My constant companion and interpreter was Venko, a big, strong, gloriously boisterous and comparatively young Russian. He had lived for years in an English Midland town and had left an English wife and children there to come to Russia after the revolution. The only sentimental thing in his mind was his family in England. Sometimes he was perplexed thinking about them. He said he was sure they wouldn't like living in Russia and he had no desire to return to England. He was not sentimental about his substitute Russian wife. He said she had married him only to get good food and a good apartment to live in. He was of peasant origin and she seemed to be from the poor professional class. Their living room constantly reminded me of that of the poor officer in The Brothers Karamozov. It was like a seamstress's place, with a sewing machine installed and scraps of cloth lying carelessly about, from which one's clothes picked up bits of thread, and it had a peculiar odor like that of clothes being washed with brown soap. But she was a good wife. Sometimes I stayed at Venko's house, after we had finished at a meeting and resorted to a café to drink vodka. And however late we got there, his wife would get up to serve food.

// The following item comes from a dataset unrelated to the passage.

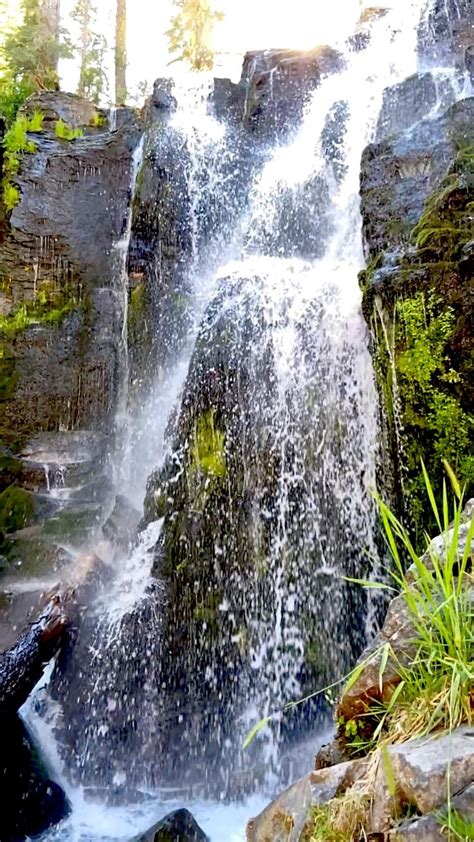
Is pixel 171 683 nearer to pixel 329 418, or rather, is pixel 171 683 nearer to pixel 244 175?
pixel 329 418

Venko was an interpreter in the O.G.P.U. He was not connected with the intelligence work. He didn't like office work. He preferred to agitate crowds. He was a marvelously gesticulating, noisy and frothy agitator, but there was not much substance in his phrases. And if you don't give Russians some meat to chew on when you talk to them, they soon tire of you, however brilliant your fireworks may be. If you have something to say they will listen for long hours upon hours, as patient as sheep, even if you are speaking in a strange language. And afterward they will ruminate on it with satisfaction through more long hours of interpreting. Venko was a good enough interpreter. My stay in Moscow was a vacation for him, of which we made a picnic. He was unorthodox about life, whether it was old or new, even as I, and he made the most unguarded and biting criticisms of things and personalities in his profane and boisterous Russian way.